In the copy, include no images. Reproduce the entries exactly.

+ + + + +

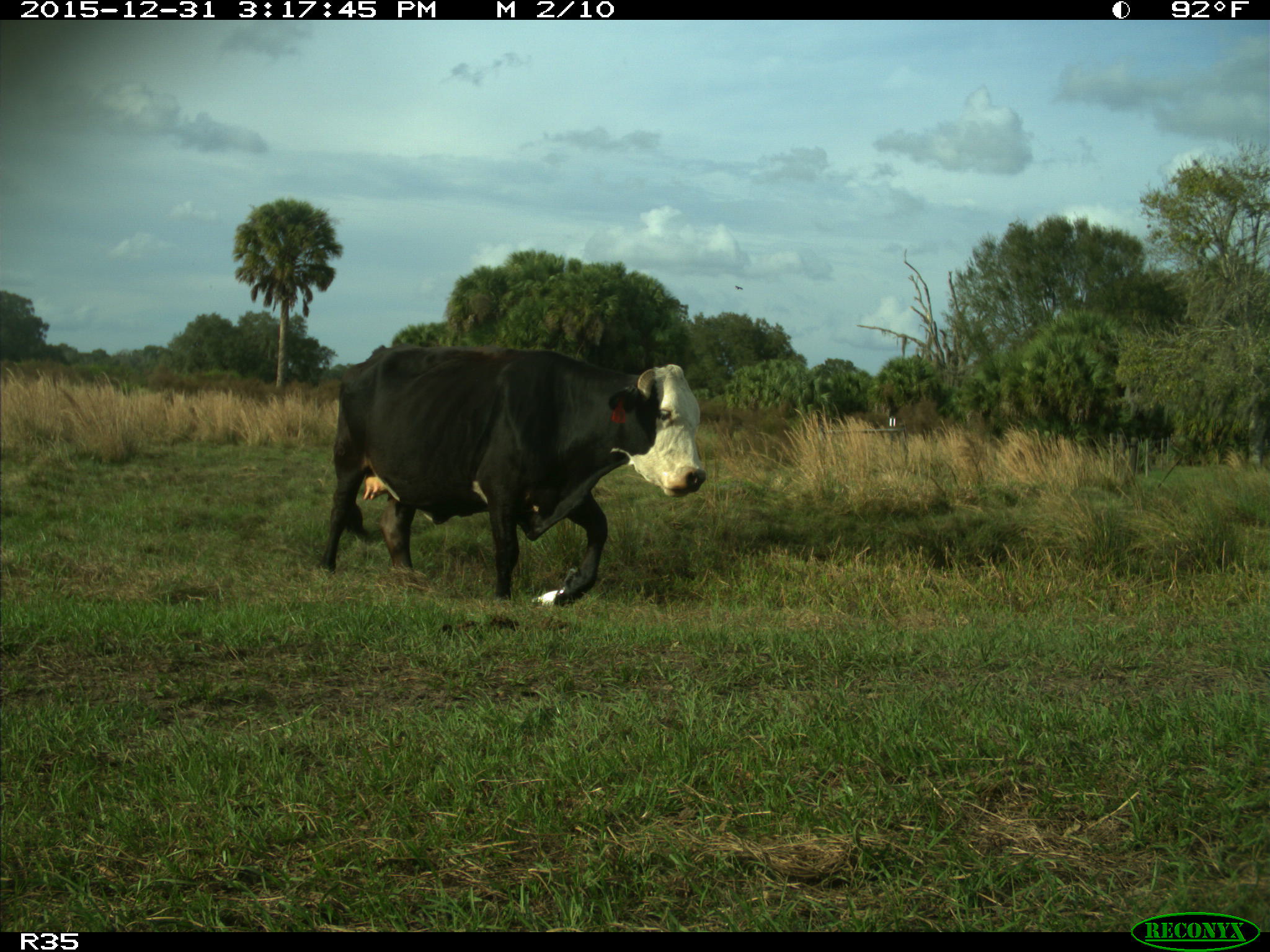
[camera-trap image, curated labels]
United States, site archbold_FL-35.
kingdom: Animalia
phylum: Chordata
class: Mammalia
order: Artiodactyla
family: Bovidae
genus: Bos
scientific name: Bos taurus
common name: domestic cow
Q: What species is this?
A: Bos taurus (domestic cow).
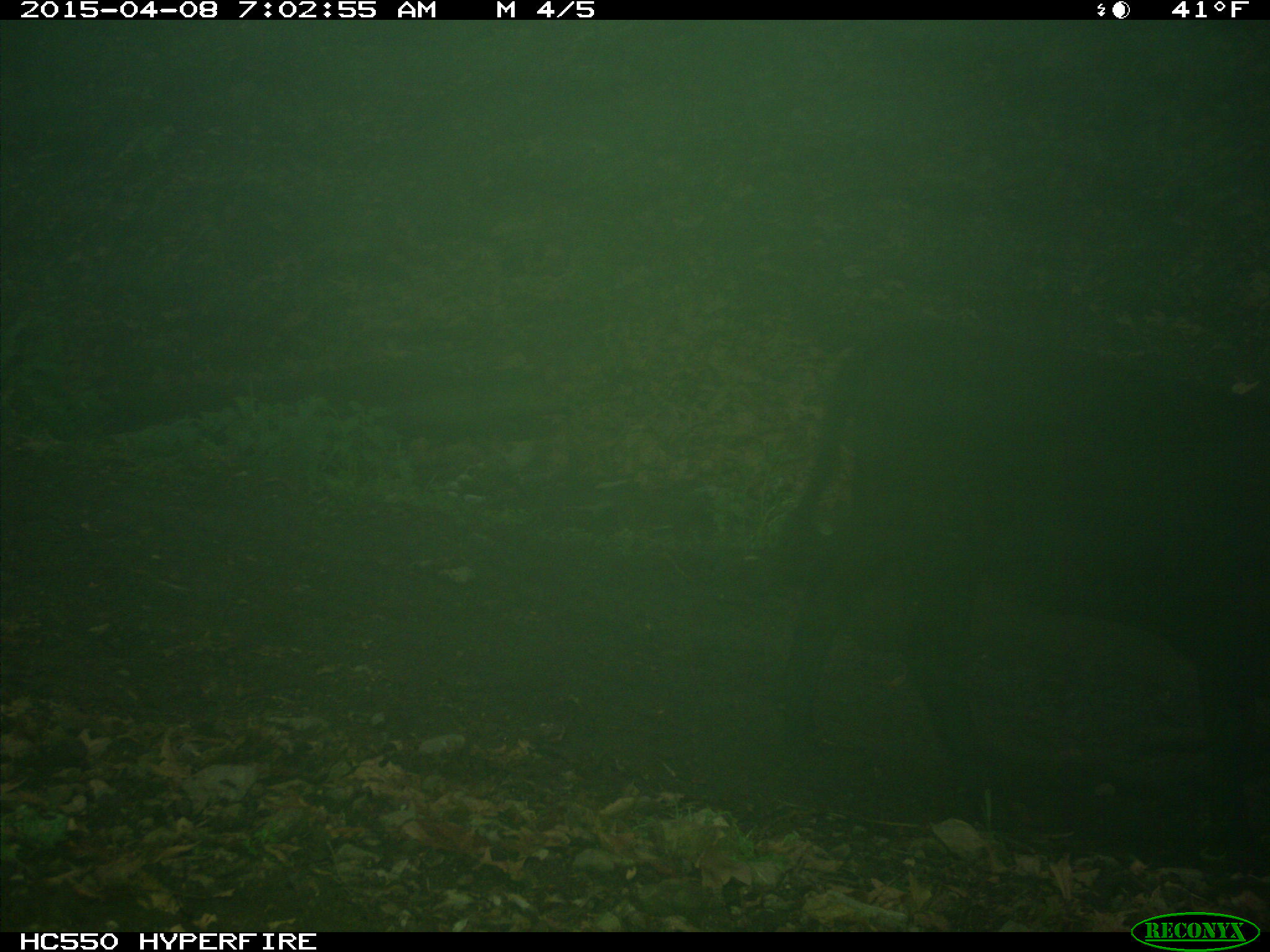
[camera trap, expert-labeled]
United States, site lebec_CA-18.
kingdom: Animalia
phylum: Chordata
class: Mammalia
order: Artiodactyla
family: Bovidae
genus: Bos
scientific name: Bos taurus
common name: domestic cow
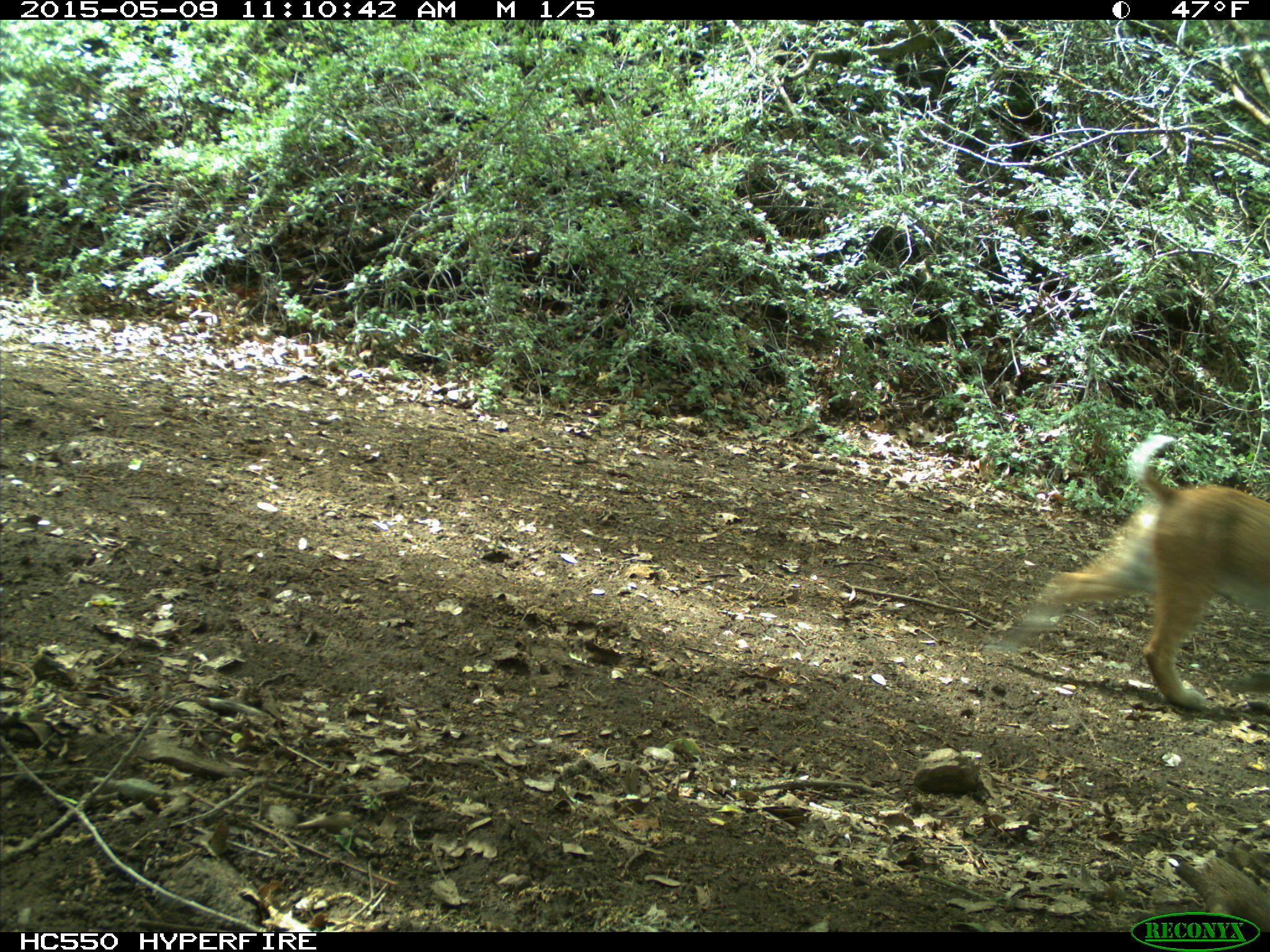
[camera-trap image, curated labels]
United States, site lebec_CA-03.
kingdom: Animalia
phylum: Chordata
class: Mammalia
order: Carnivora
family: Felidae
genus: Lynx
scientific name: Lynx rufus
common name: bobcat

+ + + + +

▶ [Response to this exercise]
[camera-trap image, curated labels]
United States, site archbold_FL-35.
kingdom: Animalia
phylum: Chordata
class: Mammalia
order: Artiodactyla
family: Bovidae
genus: Bos
scientific name: Bos taurus
common name: domestic cow
Q: What species is this?
A: Bos taurus (domestic cow).
[camera trap, expert-labeled]
United States, site lebec_CA-18.
kingdom: Animalia
phylum: Chordata
class: Mammalia
order: Artiodactyla
family: Bovidae
genus: Bos
scientific name: Bos taurus
common name: domestic cow
[camera-trap image, curated labels]
United States, site lebec_CA-03.
kingdom: Animalia
phylum: Chordata
class: Mammalia
order: Carnivora
family: Felidae
genus: Lynx
scientific name: Lynx rufus
common name: bobcat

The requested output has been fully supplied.